The World Health Organization has asked China for more information following a report that a man may have died of bird flu two years earlier than Chinese officials reported the presence of the flu virus in their country.
News of the case appeared in a letter published this week in an American medical magazine, the New England Journal of Medicine. In the letter, a group of Chinese scientists said a 24-year-old Chinese man who died of pneumonia-like symptoms in 2003 might have died as a result of the H5N1 bird flu virus.
In their letter, the Chinese scientists say the tests of the dead man's tissue turned up positive for the bird flu virus.
At the time of his death, the man was counted among the victims of the then-prevalent SARS epidemic.
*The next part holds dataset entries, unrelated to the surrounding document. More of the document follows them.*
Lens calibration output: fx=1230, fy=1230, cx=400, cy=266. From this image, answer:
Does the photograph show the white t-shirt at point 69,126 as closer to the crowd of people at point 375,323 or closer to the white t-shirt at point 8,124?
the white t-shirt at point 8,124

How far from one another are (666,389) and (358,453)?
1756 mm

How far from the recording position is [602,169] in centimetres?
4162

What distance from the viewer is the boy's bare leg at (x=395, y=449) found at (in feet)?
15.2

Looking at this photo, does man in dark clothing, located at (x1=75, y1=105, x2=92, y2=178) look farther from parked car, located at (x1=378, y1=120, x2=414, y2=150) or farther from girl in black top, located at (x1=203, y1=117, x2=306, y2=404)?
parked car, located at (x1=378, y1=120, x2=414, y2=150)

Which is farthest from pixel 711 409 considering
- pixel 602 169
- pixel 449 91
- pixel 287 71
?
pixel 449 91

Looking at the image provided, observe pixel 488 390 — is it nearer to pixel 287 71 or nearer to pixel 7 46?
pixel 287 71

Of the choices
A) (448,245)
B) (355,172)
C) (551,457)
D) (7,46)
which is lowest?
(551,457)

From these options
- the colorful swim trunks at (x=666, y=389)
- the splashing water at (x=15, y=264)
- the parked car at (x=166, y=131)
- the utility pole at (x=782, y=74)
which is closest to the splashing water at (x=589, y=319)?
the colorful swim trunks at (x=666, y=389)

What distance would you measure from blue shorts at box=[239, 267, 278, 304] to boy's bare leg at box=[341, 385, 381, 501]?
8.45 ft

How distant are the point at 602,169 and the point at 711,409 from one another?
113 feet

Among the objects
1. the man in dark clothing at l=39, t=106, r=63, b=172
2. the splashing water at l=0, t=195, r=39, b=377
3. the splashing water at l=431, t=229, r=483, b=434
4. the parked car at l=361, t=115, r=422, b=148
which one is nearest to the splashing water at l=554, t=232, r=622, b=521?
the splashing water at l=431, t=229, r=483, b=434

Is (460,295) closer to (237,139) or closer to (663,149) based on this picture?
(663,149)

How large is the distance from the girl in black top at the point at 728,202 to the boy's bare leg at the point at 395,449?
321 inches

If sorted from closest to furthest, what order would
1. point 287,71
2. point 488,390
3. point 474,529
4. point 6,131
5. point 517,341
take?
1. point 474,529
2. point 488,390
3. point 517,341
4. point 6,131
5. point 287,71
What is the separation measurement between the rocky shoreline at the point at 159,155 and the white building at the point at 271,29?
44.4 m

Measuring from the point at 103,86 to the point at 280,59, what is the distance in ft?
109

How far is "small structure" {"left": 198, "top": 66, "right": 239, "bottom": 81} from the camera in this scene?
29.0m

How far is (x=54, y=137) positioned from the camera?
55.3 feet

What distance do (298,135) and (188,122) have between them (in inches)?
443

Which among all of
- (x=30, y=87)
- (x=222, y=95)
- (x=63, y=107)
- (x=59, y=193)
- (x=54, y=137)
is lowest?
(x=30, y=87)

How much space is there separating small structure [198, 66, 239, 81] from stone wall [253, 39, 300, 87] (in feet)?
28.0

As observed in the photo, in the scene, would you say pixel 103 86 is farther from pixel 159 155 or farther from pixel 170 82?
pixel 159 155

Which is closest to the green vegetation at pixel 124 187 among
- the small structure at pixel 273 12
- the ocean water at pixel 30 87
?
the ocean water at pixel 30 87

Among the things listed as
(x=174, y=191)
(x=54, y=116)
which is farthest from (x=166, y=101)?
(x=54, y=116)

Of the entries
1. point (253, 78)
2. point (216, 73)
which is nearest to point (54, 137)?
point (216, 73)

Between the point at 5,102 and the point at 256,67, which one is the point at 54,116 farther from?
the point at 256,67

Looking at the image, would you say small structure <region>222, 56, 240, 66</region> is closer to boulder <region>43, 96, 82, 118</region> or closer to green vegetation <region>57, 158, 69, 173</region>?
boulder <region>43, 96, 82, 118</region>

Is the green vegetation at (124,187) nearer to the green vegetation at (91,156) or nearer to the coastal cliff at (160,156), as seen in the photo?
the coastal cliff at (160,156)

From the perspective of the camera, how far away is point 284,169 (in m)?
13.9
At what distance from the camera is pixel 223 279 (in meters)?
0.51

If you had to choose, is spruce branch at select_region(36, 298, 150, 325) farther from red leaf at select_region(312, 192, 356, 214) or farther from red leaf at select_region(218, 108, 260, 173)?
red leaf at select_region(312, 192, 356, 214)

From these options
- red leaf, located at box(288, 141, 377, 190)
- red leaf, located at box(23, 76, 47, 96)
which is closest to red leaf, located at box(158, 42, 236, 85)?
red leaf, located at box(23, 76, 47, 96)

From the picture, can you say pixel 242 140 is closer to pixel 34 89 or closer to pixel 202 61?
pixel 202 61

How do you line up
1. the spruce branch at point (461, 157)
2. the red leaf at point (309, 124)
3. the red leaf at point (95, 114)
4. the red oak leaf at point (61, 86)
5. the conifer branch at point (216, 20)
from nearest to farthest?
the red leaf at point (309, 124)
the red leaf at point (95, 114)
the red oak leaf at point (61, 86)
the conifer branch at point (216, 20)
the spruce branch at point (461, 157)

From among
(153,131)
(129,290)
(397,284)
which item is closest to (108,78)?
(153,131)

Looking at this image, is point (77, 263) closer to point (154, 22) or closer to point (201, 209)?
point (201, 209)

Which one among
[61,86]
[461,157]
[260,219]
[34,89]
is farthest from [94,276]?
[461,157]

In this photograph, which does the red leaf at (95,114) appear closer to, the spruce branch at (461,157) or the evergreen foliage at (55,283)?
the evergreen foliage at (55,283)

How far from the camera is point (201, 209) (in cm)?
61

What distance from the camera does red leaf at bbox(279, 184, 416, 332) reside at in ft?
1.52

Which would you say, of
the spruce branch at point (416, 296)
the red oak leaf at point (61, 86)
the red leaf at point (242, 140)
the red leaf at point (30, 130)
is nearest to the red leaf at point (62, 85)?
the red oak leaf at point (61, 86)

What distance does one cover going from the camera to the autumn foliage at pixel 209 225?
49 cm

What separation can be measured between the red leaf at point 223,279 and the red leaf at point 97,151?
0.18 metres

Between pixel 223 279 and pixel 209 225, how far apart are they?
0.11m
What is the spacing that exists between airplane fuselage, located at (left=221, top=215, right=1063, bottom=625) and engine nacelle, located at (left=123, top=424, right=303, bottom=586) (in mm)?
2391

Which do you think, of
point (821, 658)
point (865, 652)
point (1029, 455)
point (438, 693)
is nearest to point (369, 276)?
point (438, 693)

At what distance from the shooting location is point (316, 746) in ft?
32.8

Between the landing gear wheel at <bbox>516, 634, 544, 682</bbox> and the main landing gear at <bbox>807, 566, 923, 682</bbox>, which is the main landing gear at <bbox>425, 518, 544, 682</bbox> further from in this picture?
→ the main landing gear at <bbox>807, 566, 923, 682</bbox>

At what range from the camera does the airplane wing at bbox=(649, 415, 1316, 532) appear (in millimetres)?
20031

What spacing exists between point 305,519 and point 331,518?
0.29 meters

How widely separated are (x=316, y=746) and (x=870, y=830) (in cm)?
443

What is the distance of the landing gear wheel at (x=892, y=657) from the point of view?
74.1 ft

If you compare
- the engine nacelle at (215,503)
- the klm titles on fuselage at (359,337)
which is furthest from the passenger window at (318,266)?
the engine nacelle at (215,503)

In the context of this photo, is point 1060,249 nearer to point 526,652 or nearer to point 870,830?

For international health experts, the report this week raises the question of whether H5N1 was present in China before last year, when Chinese officials reported it for the first time.
Roy Wadia is a spokesman for the Beijing office of the World Health Organization, which has asked Chinese health authorities for more information.
"We would like to know when these tests were done, when this was found out," he said. " And if it indeed was found out in 2003, why wasn't it shared?"
The Chinese scientists who wrote the letter to the New England Journal of Medicine have since asked the publication to withdraw it, but it is not clear why. Chinese Foreign Ministry officials had no immediate comment Thursday on the letter.
Scientists say details of the 2003 case are important because they might help reveal how much the virus has changed genetically since then. They say this information could be useful in the formulation of a vaccine.
The World Health Organization says H5N1 has killed at least 130 people since reappearing in Asia in 2003. Most of the victims have contracted the disease from infected animals. However, health experts fear the virus may mutate into a form that can pass easily from human to human, possibly creating a worldwide pandemic.
The virus has already been reported, among birds and in some cases humans, in 10 nations in Asia, Europe, and Africa.